:: FRAGMENTO DEL TEXTO ::
^^^^^^^^^^^^^^^^

Dirección: Jean-Pierre Melville

Guión: Jose Giovanni, Jean-Pierre Melville (Novela: Jose Giovanni)

Reparto: Lino Ventura, Paul Meurisse, Raymond Pellegrin, Christine Fabréga, Marcel Bozzuffi

Fotografía: Marcel Combes

Duración: 144 Min.

En el argot cinematográfico, se entiende por ‘polar’ el cine policíaco de denominación de origen francesa, fuertemente influido por el ‘noir’ americano –por su parte, curiosamente, término de creación gala- aunque asentado sobre la idiosincrasia y la realidad social del país europeo. Por lo general, se suele acudir al nombre de Jean-Pierre Melville para ejemplificar este subgénero. Pero si hemos de ser precisos, el cine negro de Melville –un total de ocho cintas dentro de una filmografía compuesta por trece películas-, es un universo en sí mismo, dueño de sus propias leyes y códigos y con tendencia a un nivel tal de abstracción y personalidad que, prácticamente, trasciende cualquier particularidad geográfica.

Hasta el último aliento es una de las cumbres absolutas de la obra de Melville, considerada de hecho por el autor como su primera aportación verdadera al cine negro. En Hasta el último aliento, la crudeza y el hastío del texto José Giovanni, otro de los referentes capitales del ‘polar’, entra en colisión y se funde con la estilización y el laconismo del cineasta parisino.

Desde su título y su prólogo, Hasta el último aliento establece las constantes vitales y tonales del relato: el único derecho del hombre es el de escoger su propia muerte. Un desabrido pesimismo existencial expresado sin ambages ni florituras por medio de una prosa llana y certera, rezumante de embriagadores destellos de lirismo melancólico y elegíaco. Estamos ante una historia, por tanto, armada sobre el característico e irreparable fatalismo del género y que, en consecuencia, obliga a desviar la mirada no hacia ese desenlace cierto e inapelable, conocido de antemano por protagonistas y público, si no al hecho de cómo se aborda el camino hasta él. “Si la elección de la muerte está dominada por la repugnancia por la vida, entonces la existencia habrá sido ridícula”.

El cine de Melville, decíamos, ejecuta acciones y sentimientos desde una innegociable parquedad. A causa de este fatalismo estoico, condicionado por la naturaleza del personaje, tanto los procedimientos del delincuente como, quizás en menor medida, los del policía quedan de esta manera reducidos a puro ritual, hasta confines casi conceptuales. De ahí que al comisario Blot, un agente de la ley astuto e implacable, no le haga falta recoger testimonio alguno de la escena de un tiroteo porque sabe exactamente qué ha ocurrido y qué no van a confesar los testigos e implicados. O que ‘Gu’ Minda, ex enemigo público número uno fugado de la cárcel, desoiga los consejos del sentido común más elemental para atender las exigencias de su código criminal, que en este caso pasan por perpetrar un último golpe y satisfacer una venganza antes de atravesar de una vez por todas la frontera. Y es que el inescrutable retorno a la vida de ‘Gu’ Minda, quien diez años atrás simplemente pedía que le dejaran morir en paz, no es más que un retorno temporal, ilusorio si se quiere, puesto que en todo momento se encuentra encadenado a su destino escrito.

^^^^^^^^^^^^^^^^

:: ENUNCIADO ::
Por favor, prosigue el texto sobre Hasta el último aliento a partir de su última oración. Los datos no guardan relación con el texto sobre Hasta el último aliento.

:: EXTRACTO DE DATOS ::

^^^^^^^^^^^^^^^^

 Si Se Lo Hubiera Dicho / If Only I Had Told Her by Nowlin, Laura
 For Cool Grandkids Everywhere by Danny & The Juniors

^^^^^^^^^^^^^^^^

:: RESPUESTA ::
Este juego con los arquetipos, cabe decir, no resta entidad humana a la escultura de los distintos caracteres, dueños de entidad, profundidad y relieve. La fuga, el asalto al furgón blindado, la huida del país, la persecución policial, las indagaciones detectivescas, la amenaza de la cárcel. Son todas ellas piezas y casillas de un juego, en definitiva, en el que se gana o se pierde y del que ningún participante posee con certeza las claves, a pesar de que se quiera subvertir las reglas introduciendo arteras variaciones y traiciones –los cuestionables procedimientos policiales-. Un negocio inclemente en el que solo el respeto a uno mismo, a su esencia inherente, así como la identificación de esa misma ética insobornable en el otro, es capaz de despertar lo más parecido a un triunfo: cierta justicia poética, una complicidad masculina abstracta y difusa que celebra y reconoce el honor del jugador. Lo único que permite distinguir al ser humano de una mísera hormiga.

Así pues, en este mundo agonizante la violencia, la tortura, el asesinato o la muerte no merecen mayor énfasis que cualquier otro acontecimiento cotidiano. El arma puede ocupar en la maleta el mismo espacio que la cuchilla de afeitar o las camisas limpias. La sobriedad ascética de la puesta en escena, el riguroso blanco y negro, los suaves encadenados y las delicadas elipsis imprimen una cadencia muy particular a la narración, hipnótica e inexorable al mismo tiempo, condensación perfecta del desaliento vital que transmite el argumento. Lino Ventura, impagable ‘Gu’ Minda, bien podría sintetizar en su persona el espíritu estilístico de la obra. La dureza granítica de su basto rostro contrasta con la inteligencia y el refinamiento de su proceder. La pulcra y comedida realización de Melville aúna refinada poesía y afilado simbolismo, extraordinario escalpelo para desnudar con precisión y expresividad los entresijos de este singular cosmos en el que se sumerge el espectador. De entre su circunspección, surgen refulgentes tan solo dos concesiones a la emoción: dos miradas enfrentadas a modo de espejo. Una de reencuentro; otra de despedida. Dos disparos a bocajarro que, en su excepcionalidad, hieren más que el plomo vertido durante el resto del metraje.